Parsee can be used entirely from your local Python environment. We also provide a hosted version of Parsee, where you can edit and share your extraction templates and also run jobs in the cloud: app.parsee.ai.
Parsee is specialized for the extraction of data from a financial domain (tables, numbers etc.) but can be used for other use-cases as well.
While Parsee has first class support for LLMs, the goal of Parsee is also not to limit itself to LLMs, as at least as of today, custom non-LLM models usually outperform LLMs in terms of speed, accuracy and cost-efficiency given that there is a large enough dataset available. At SimFin for example, we are using Parsee for extracting data from hundreds of documents daily, entirely without LLMs as we have already a substantial dataset built up for our tasks.
For handling tables from PDFs and images properly, we also released our open source PDF table extraction package: https://github.com/parsee-ai/parsee-pdf-reader
Recommended install with poetry: https://python-poetry.org/docs/
poetry add parsee-core
Alternatively:
pip install parsee-core
Goal:
Given we have some invoices, we want to:
- extract the invoice total, but not just the number, also the currency attached to it.
- extract the issuer of the invoice
import os
from parsee.templates.helpers import StructuringItem, MetaItem, create_template
from parsee.extraction.models.helpers import *
from parsee.converters.main import load_document, from_text
from parsee.extraction.run import run_job_with_single_model
from parsee.utils.enums import *
question_to_be_answered = "What is the invoice total?"
output_type = OutputType.NUMERIC
meta_currency_question = "What is the currency?"
meta_currency_output_type = OutputType.LIST # we want the model to use a pre-defined item from a list, this is basically a classification
meta_currency_list_values = ["USD", "EUR", "Other"] # any list of strings can be used here
meta_item = MetaItem(meta_currency_question, meta_currency_output_type, list_values=meta_currency_list_values)
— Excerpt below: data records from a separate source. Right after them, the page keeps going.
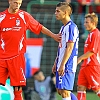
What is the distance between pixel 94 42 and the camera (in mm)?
10516

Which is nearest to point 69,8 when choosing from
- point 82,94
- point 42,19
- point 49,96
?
point 82,94

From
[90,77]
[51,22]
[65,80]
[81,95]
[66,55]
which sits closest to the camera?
[66,55]

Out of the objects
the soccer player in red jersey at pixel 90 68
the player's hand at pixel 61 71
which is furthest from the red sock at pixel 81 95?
the player's hand at pixel 61 71

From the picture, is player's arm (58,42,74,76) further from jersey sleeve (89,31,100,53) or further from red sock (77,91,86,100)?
red sock (77,91,86,100)

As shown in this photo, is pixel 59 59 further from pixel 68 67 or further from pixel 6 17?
pixel 6 17

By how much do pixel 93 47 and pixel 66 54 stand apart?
5.69 feet

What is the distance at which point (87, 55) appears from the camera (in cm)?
1034

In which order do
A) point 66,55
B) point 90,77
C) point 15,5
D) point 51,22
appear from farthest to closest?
point 51,22 → point 90,77 → point 15,5 → point 66,55

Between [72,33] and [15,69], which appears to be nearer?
[72,33]

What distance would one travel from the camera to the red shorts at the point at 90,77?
35.1 feet

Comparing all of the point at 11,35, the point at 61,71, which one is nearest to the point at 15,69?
the point at 11,35

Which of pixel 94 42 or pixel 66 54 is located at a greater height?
pixel 66 54

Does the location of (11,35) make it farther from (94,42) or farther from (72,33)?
(94,42)

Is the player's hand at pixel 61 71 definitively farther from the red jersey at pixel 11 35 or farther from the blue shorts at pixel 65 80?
the red jersey at pixel 11 35
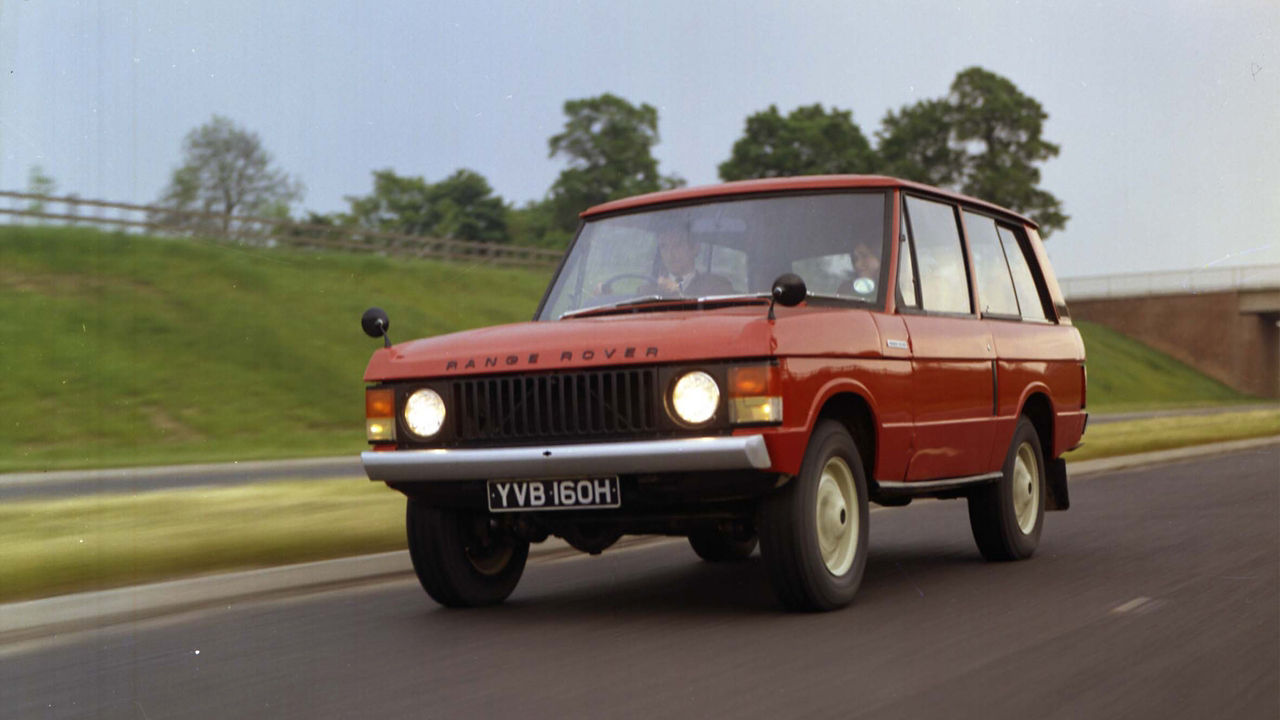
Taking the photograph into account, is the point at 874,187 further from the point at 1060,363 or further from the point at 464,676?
the point at 464,676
invoice_total = StructuringItem(question_to_be_answered, output_type, meta_info=[meta_item])
let's also define an item for the issuer of the invoice
invoice_issuer = StructuringItem("Who is the issuer of the invoice?", OutputType.ENTITY)
job_template = create_template([invoice_total, invoice_issuer])
As an alternative to using extraction templates, you can also run your own custom prompts, more in tutorial 10.
In the following we will use the Llama 3 model from Meta via Ollama
ollama_model = ollama_config("llama3")
If you intend to use a model that has multimodal capabilities such as GPT 4 or Claude 3, you can enable the multimodal queries by setting the multimodal setting to True (you can also specify how many images should be passed to the modal at most and the maximum size for each image):
gpt_model = gpt_config(os.getenv("OPENAI_KEY"), None, openai_model_name="gpt-4-turbo", multimodal=True, max_images=3, max_image_size=2000)
or for Anthropic models:
anthropic_model = anthropic_config(os.getenv("ANTHROPIC_KEY"), "claude-3-opus-20240229", None, multimodal=True, max_images=1, max_image_size=800)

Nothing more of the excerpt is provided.